> **TAREFA A**:
Com base na reportagem sobre o Ipen, explique em até três frases por que, sem complementação orçamentária, o instituto não consegue continuar fabricando os produtos que vende.
> **TAREFA B**:
Responda, a partir da reportagem sobre o Ipen:
(i) Que porcentagem dos radiofármacos usados em medicina nuclear o instituto produz?
(ii) Qual é o gasto anual aproximado do instituto?
(iii) De quanto foram as perdas causadas pelos cortes do governo?
> **TAREFA C**:
Prossiga com a reportagem sobre a falta de recursos do Ipen a partir do ponto em que ela termina.

> **TEXTO FORNECIDO**:
▼▼▼

Flávia Villela - Repórter da Agência Brasil
O Instituto de Pesquisas Energéticas e Nucleares (Ipen) em São Paulo, vinculado ao Ministério da Ciência, Tecnologia, Inovações e Comunicações (MCTIC), que produz 85% dos radiofármacos utilizados para exames e tratamentos com medicina nuclear, pode parar em agosto por falta de dinheiro. Radiofármacos são substâncias emissoras de radiação utilizadas na medicina para radioterapia e exames de diagnóstico por imagem.
O superintendente do Ipen, José Carlos Bressiani, informou que a situação é grave, pois os cortes do governo geraram perdas de mais de R$ 50 milhões ao orçamento do instituto, cujos gastos são de aproximadamente R$ 150 milhões anuais.
“Muito do material que fazemos depende de importação de matéria-prima e, sem complementação orçamentária, não temos como importar o material para fabricar o produto que vendemos. Precisamos da garantia da vinda de recursos até o meio de agosto para podermos encomendar o material e continuar fabricando”, explicou Bressiani. “O Brasil não é autossuficiente na produção de material radioativo, então ainda temos o problema da variação cambial”.

▲▲▲

> **CONTEÚDO DOS REGISTROS**:
▼▼▼

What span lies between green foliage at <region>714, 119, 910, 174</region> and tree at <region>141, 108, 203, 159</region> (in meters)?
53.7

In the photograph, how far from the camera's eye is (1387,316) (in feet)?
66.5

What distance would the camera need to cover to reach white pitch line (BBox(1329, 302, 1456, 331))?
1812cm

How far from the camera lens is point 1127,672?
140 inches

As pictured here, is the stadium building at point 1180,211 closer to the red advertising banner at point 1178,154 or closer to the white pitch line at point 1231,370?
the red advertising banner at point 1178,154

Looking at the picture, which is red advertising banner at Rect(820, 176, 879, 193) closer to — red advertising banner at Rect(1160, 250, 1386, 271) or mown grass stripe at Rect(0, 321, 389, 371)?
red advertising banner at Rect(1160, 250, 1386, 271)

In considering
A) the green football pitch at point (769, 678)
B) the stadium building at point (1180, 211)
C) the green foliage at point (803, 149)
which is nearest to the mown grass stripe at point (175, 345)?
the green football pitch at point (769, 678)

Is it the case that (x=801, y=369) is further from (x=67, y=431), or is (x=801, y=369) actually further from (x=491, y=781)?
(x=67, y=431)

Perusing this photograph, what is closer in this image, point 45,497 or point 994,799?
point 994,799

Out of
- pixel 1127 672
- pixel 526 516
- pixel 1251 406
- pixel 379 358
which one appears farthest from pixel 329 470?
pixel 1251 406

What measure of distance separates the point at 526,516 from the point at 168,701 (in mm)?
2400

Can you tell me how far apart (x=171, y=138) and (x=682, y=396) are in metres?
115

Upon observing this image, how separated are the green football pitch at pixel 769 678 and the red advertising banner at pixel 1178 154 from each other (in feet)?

▲▲▲

> **RESULTADO A**:
Muito do material que o Ipen produz depende da importação de matéria-prima. Sem complementação orçamentária, o instituto não tem como importar esse material, e precisa da garantia de recursos até meados de agosto para poder encomendá-lo. Como o Brasil não é autossuficiente na produção de material radioativo, há ainda o problema da variação cambial.

> **RESULTADO B**:
(i) 85%.
(ii) Aproximadamente R$ 150 milhões.
(iii) Mais de R$ 50 milhões.

> **RESULTADO C**:
Milhares de pacientes em todo o país podem ser prejudicados, já que o instituto fabrica 38 produtos para a medicina nuclear, alguns fundamentais para diagnóstico de câncer e doenças do coração como o tecnécio-99, cuja matéria-prima é o molibdênio, e para tratamentos de doenças, como o iodo-131.
Alarmante
O presidente da Sociedade Brasileira de Medicina Nuclear, Cláudio Tinoco Mesquita, disse que a situação do Ipen é alarmante. “Estamos falando de uma série de exames essenciais que dependem desses radiotraçadores que tem monopólio estatal e que ficam ameaçados”, declarou. “A doença cardiovascular, por exemplo, é a principal causa de morte no Brasil e 55% de todos os procedimentos de medicina nuclear feitos tanto no Sistema Único de Saúde (SUS) quanto na rede privada são de cintilografia de perfusão miocárdica, que é essencial para salvar vidas”, disse.
Cerca de 180 funcionários trabalham diretamente na produção dos fármacos do instituto, criado na década de 1960. O instituto vende os produtos para 430 clínicas e hospitais de medicina nuclear, sendo que o Sistema Único de Saúde responde pela compra de um terço do material.
A produção de radiofármacos também é feita em Belo Horizonte, no Rio e no Recife em unidades ligadas ao MCTIC. Mas o Ipen é o único que produz isótopos de meia-vida longa, ou seja, com mais de duas horas de vida útil. A Constituição determina que todos os produtos radioativos com vida ativa superior a duas horas são de responsabilidade exclusiva do Estado brasileiro.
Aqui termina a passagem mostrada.